--- Problem requirements ---
Pictures excluded, output the lines of the data below between the one holding "Disney · PIXAR" and the one holding "Pixar @ 25.99USD", inclusive, exactly as they stand.

--- Material shown ---

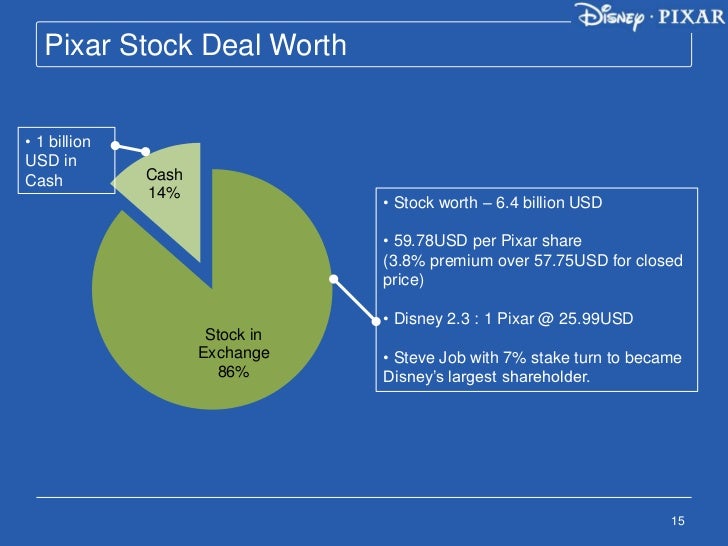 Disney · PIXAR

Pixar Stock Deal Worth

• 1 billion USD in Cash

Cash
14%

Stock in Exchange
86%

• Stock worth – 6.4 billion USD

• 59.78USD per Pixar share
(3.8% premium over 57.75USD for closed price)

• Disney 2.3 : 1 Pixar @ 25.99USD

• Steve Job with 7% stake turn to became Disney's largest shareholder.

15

* * *

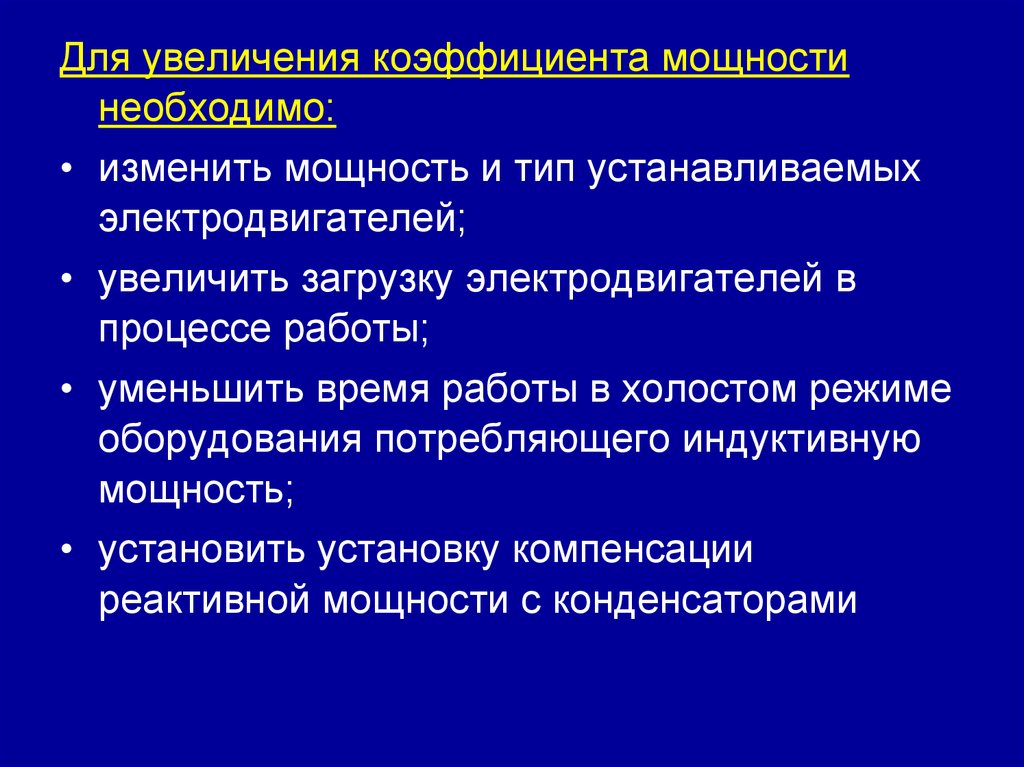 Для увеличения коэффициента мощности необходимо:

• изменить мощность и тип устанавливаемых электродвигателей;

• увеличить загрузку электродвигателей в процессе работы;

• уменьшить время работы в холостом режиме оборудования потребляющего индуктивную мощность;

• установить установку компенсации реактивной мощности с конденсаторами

--- Exercise solution ---
 Disney · PIXAR

Pixar Stock Deal Worth

• 1 billion USD in Cash

Cash
14%

Stock in Exchange
86%

• Stock worth – 6.4 billion USD

• 59.78USD per Pixar share
(3.8% premium over 57.75USD for closed price)

• Disney 2.3 : 1 Pixar @ 25.99USD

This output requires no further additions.